Text provided
(begin)

They will work with the MiniCommander II, but sadly not with the Cruise Commander or CC-Lite. They apparently have an incompatible motor, I tried a Cruise Commander and it was very jerky at low speed. This is a fairly common issue with certain motor designs. It does run fine with the MiniCommander II, I sky-wired it to test, and I'll eventually get around to installing it.


----------



## eddiem (Dec 3, 2015)

gunrunnerjohn said:


> They will work with the MiniCommander II, but sadly not with the Cruise Commander or CC-Lite. They apparently have an incompatible motor, I tried a Cruise Commander and it was very jerky at low speed. This is a fairly common issue with certain motor designs. It does run fine with the MiniCommander II, I sky-wired it to test, and I'll eventually get around to installing it.


The CC-lite seems Ok with my Beep.... I was hoping it would be good for the Budd

..that because I have a few CC-Lites! The good news is that the MiniCommander II looks like a bargain! 

Thanks!
Ed


----------



## gunrunnerjohn (Nov 10, 2010)

The CC-Lite works fine in the BEEP, I have one as well. However, the BUDD car has a different motor and it doesn't work at all. Give it a quick try, you just have to wire power and motor. You can just short the PGM/RUN to program it and then test. The low speed performance will be amusing, but not useful.


----------

(end)

What is required
According to the forum thread, how does the CC-Lite work in the BEEP? Rely only on the forum thread for what comes next.

Material supplied

(begin)

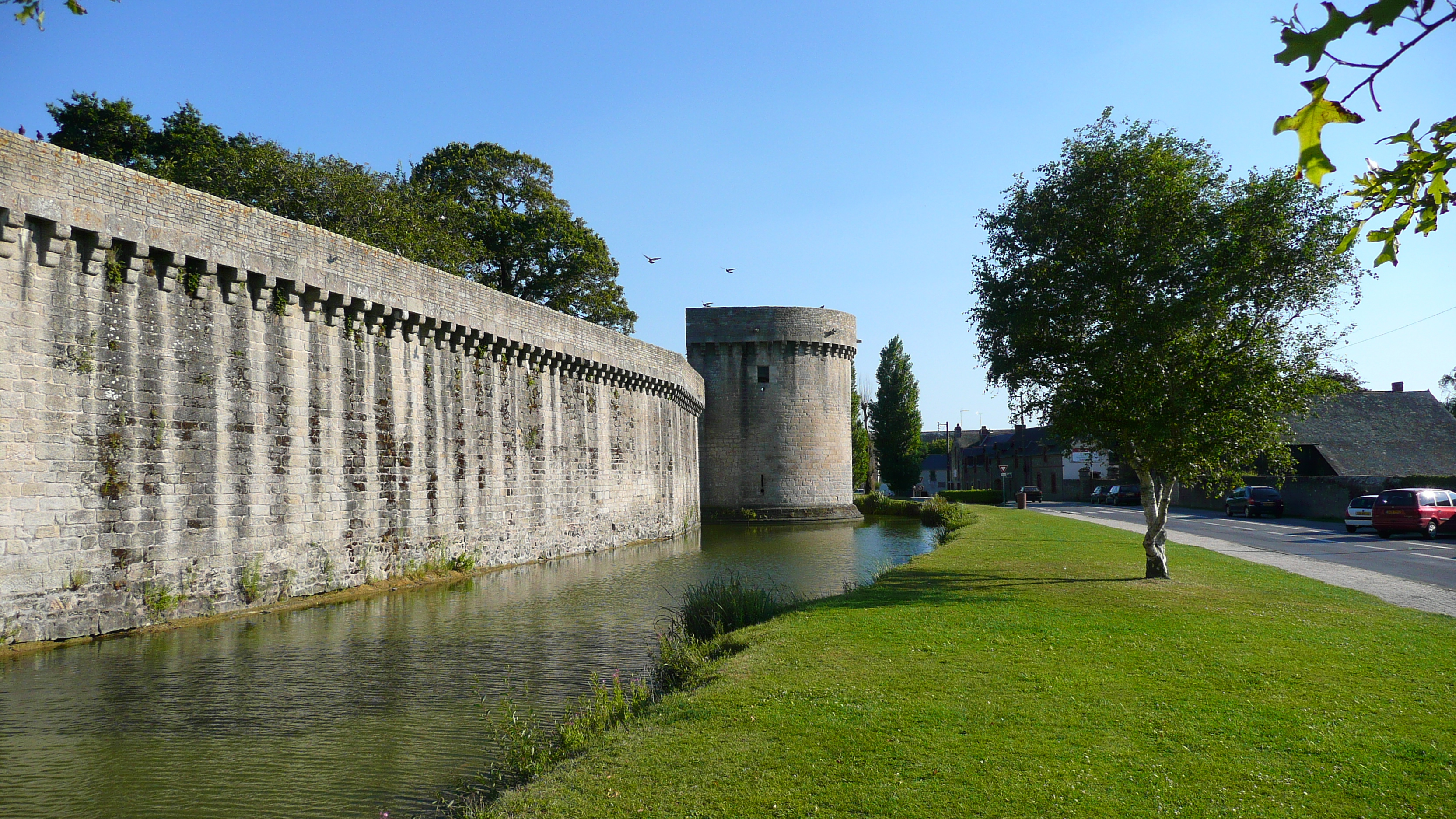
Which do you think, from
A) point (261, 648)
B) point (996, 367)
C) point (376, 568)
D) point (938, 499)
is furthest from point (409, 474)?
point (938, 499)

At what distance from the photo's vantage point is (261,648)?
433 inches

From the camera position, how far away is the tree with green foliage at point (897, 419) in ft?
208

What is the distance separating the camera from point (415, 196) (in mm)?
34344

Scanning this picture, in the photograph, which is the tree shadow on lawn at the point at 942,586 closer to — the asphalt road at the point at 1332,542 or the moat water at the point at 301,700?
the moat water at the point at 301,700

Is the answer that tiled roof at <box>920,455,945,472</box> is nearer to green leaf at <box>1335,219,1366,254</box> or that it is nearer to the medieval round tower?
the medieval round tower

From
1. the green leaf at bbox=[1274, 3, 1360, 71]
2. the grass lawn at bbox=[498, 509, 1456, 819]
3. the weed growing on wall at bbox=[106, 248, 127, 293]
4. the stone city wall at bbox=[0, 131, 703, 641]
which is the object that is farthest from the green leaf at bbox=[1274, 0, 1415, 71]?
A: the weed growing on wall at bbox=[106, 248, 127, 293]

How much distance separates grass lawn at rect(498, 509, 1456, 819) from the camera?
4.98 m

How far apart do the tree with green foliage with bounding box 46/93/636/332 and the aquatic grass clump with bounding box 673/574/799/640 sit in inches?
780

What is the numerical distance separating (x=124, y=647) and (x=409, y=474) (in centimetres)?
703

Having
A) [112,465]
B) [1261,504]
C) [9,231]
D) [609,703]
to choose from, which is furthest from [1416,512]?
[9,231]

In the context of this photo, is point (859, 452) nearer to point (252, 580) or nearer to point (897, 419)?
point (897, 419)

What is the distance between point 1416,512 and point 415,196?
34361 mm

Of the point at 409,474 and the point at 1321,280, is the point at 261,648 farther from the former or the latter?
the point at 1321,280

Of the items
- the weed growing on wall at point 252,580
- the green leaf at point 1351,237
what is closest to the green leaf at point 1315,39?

(end)

Response
It works fine in the BEEP.